Information is recorded as a series of holes. The hole array generally forms a large number of concentric or spiral tracks. When performing reproduction, it is necessary for the light beam to accurately track the hole array of a specific track. One way to achieve this is to improve the accuracy of the rotating mechanism by using air bearings or the like. However, in this case, the rotation system is complicated and expensive, so it is not practical. A more desirable method is to provide a light guide groove on the substrate. When light enters a groove about the diameter of the beam, the original is diffracted. As the beam center shifts from the groove, the spatial distribution of the intensity of the diffracted light changes.The servo system can be configured to detect this and direct the beam to the center of the groove.Normally, the width of the groove is 0. 6
Its depth is ~12 μm. The recording layer is therefore formed on the grooved substrate surface.

The present invention will be described in detail below with reference to the drawings.

(Example) 1. '5.
8-bisanilino-6,2',7,211-disulfonyl-1,4-naphthoquinone dye is vapor-deposited by a resistance heating method,
The zero-resistance heating boat material from which a film with a thickness of 1000X was obtained was made of Mo, and the degree of vacuum during vapor deposition was 9 x 10 '' Torr or less, and the zero substrate was left naturally at room temperature, so that the substrate temperature did not increase due to vapor deposition. By gradually raising the robot temperature, which was barely noticeable, the dye melted at 250°C, and was fixed at this temperature for vapor deposition. The deposition rate is atX/(8) ◎The decomposition temperature of this dye is 310° C. or higher, which is sufficiently higher than the deposition temperature. The absorbance of this film was measured at a wavelength of 830 nm and was 30-.

The attached figure shows the medium formed in this manner. A dye film 2o is formed on an acrylic substrate lo.

This medium was irradiated with semiconductor laser light having a wavelength of 830 nm in the direction of arrow 3o, condensed by an optical system (not shown).
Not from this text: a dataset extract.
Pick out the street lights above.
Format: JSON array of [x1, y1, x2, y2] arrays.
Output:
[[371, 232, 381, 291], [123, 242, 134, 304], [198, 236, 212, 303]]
In this case, the laser beam has a power of 10 mW on the medium surface.
, irradiation time 500nac, linear velocity 3m/(5)・
According to this record, holes (pits) 40 with a diameter of about 1 μm were formed in the pigment film 20. Note that the beam diameter of the laser beam on the medium surface is approximately 15 μml.
When the recorded pits were reproduced as continuous light of 7 mW, a good reproduction signal was obtained.Even when the laser beam was incident from the direction of the arrow 50, similar recording and reproduction characteristics were obtained.
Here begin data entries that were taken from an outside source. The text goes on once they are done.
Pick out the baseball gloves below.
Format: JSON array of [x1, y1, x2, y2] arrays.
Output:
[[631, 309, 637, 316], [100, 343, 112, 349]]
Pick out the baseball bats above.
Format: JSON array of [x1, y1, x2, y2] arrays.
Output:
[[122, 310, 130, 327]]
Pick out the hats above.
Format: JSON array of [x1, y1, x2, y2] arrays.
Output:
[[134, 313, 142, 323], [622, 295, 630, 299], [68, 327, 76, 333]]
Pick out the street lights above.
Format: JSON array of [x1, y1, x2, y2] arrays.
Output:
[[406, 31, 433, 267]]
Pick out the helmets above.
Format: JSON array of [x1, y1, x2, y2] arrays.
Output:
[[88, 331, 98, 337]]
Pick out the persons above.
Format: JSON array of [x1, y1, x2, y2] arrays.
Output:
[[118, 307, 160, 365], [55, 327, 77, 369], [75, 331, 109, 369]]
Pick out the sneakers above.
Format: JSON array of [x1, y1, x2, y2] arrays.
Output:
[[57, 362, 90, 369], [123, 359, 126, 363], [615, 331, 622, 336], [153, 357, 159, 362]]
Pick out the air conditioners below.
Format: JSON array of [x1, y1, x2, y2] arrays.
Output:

This example shows an example in which a single dye layer is used as the recording layer, but metals, oxides, organic substances, etc. may be added on top of the recording layer or between the recording layer and the substrate depending on the purpose of protection, reflection amplification, etc. can do. Furthermore, as a result of life tests conducted on the media of the present invention at high temperatures and high humidity, it was predicted that the media would have a lifespan of several years or more.

(Effects of the Invention) As is clear from the above examples, the optical information recording medium obtained by the present invention is highly sensitive and chemically stable, and in addition, the medium is easy to form. It can be seen that it has excellent industrial advantages.

[Brief explanation of the drawing]

The figure is a cross-sectional view of an optical information recording medium according to the present invention. In the figure, lO indicates a substrate, 20 indicates a dye film, 30.degree. 50 indicates a light incident direction, and 40 indicates a hole.

Claims (1)

[Scope of Claims] An optical information recording medium in which a recording layer is provided on one or both sides of a substrate, and information is recorded and read using a laser beam, the recording layer mainly containing a naphthoquinone dye represented by the chemical structural formula. An optical information recording medium comprising an organic thin film formed thereon.